En 2022, son taux de croissance a flirté avec les 5%. Son taux de chômage officiel est d’environ 3%, ce qui correspond au plein-emploi. Son produit intérieur brut (PIB) par habitant, autour de 18'000 dollars, est nettement au-dessus de celui de l’autre poids lourd de l’est, la Roumanie (14'000).

Le pays européen le plus engagé militairement

La Pologne est enfin le pays de l’UE (qu’elle a rejoint en 2004) et de l’OTAN (qu’elle a rejoint en 1999) le plus militairement engagé en Ukraine. Elle a livré au moins deux cents chars de fabrication russe T72 à l’armée ukrainienne, et c’est par son territoire que transite l’essentiel des armements lourds à destination de Kiev.

Exemple de cette détermination: la proposition de Varsovie de remettre à l’armée de l’air ukrainienne une trentaine d’avions de fabrication russe MiG-29 et une quinzaine de Su-22, hérités du bloc soviétique, mais modernisés aux normes de l’Alliance atlantique.

La Bulgarie et la République tchèque ont fait une offre similaire, mais pour une quantité moindre d’appareils. L’OTAN, pour l’heure, continue de mettre son véto à ses livraisons qui constitueraient à coup sûr une escalade dans le conflit.
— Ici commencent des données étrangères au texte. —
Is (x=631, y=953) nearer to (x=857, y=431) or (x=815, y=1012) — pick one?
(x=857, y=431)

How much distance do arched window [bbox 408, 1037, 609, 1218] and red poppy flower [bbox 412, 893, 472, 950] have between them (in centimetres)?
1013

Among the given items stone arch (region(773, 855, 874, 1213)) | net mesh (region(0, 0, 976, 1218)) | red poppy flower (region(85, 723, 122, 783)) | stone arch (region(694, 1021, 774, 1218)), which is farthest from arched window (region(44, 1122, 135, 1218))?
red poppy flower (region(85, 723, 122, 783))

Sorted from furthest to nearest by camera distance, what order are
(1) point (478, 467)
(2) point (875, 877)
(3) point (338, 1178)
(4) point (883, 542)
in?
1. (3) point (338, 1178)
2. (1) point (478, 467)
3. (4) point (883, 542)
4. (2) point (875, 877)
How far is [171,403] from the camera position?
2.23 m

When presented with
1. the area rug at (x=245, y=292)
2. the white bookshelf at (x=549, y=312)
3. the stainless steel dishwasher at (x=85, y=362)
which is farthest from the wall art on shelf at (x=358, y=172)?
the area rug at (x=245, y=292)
Les deux basculements polonais

Pourquoi cette guerre est en train de tout changer pour la Pologne qui, historiquement, a toujours payé au prix fort le fait d’être située entre l’Allemagne (hier, l’Empire prussien) et la Russie (hier, l’Empire tsariste puis l’ex-URSS)? Parce que deux basculements sont intervenus depuis le 25 février 2022.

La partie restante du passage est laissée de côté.